Balanced and Alternative Funds also set a new weekly outflow records as investors redeemed a net $27.9 billion and $5.7 billion respectively from the two groups while $20.6 billion flowed out of Equity Funds and flows into Money Market Funds exceeded $90 billion for the second straight week, it said.
The dash for cash has pushed up yields globally, reducing the universe of negative yielding bonds down to $8.7 trillion from near $15 trillion just one week ago, according to Institute of International Finance.
The pandemic and the resultant supply chain disruptions, has triggered a rush for safe havens has bringing the total US money market assets close to $3.8 trillion—just short of the record high of $3.9 trillion in early 2009.
“This move to cash has reduced liquidity in riskier segments of the market, making price discovery—already challenging given the tremendous uncertainty around the earnings outlook—harder still,” it said in a note.
Companies in focus
Li & Fung Limited after it announced a 23% decline in operating profit and lower operating cash flow in the year to December 2019, compared with a year ago. But the retailer reported a decline in net debt and improved gearing ratio but it warned: “We expect the multi-year destocking trend in retail to continue in 2020. While innovations in the retail industry are creating more opportunities for our new services, they will also cause more disruptions for some of our customers, potentially bringing about further store closures.”
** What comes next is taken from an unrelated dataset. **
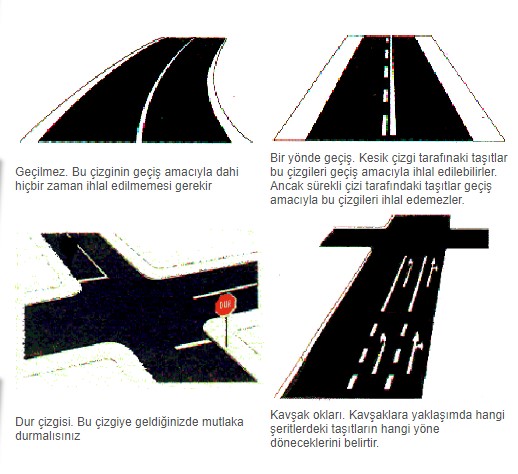 Geçilmez. Bu çizginin geçiş amacıyla dahi hiçbir zaman ihlal edilmemesi gerekir

Bir yönde geçiş. Kesik çizgi tarafınaki taşıtlar bu çizgileri geçiş amacıyla ihlal edilebilirler. Ancak sürekli çizi tarafındaki taşıtlar geçiş amacıyla bu çizgileri ihlal edemezler.

DUR

Dur çizgisi. Bu çizgiye geldiğinizde mutlaka durmalısınız

Kavşak okları. Kavşaklara yaklaşımda hangi şeritlerdeki taşıtların hangi yöne döneceklerini belirtir.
Greentown China said it had sold a a plot of land in Changping district, Beijing for 6.4 billion yuan for development into residential properties.
Lai Sun Development warned that it will post a loss in the six months to January 2020 compared with a profit of HK$5.1 billion in the same period a year ago due to fall in valuation of its investment properties and lower contribution from a joint venture project.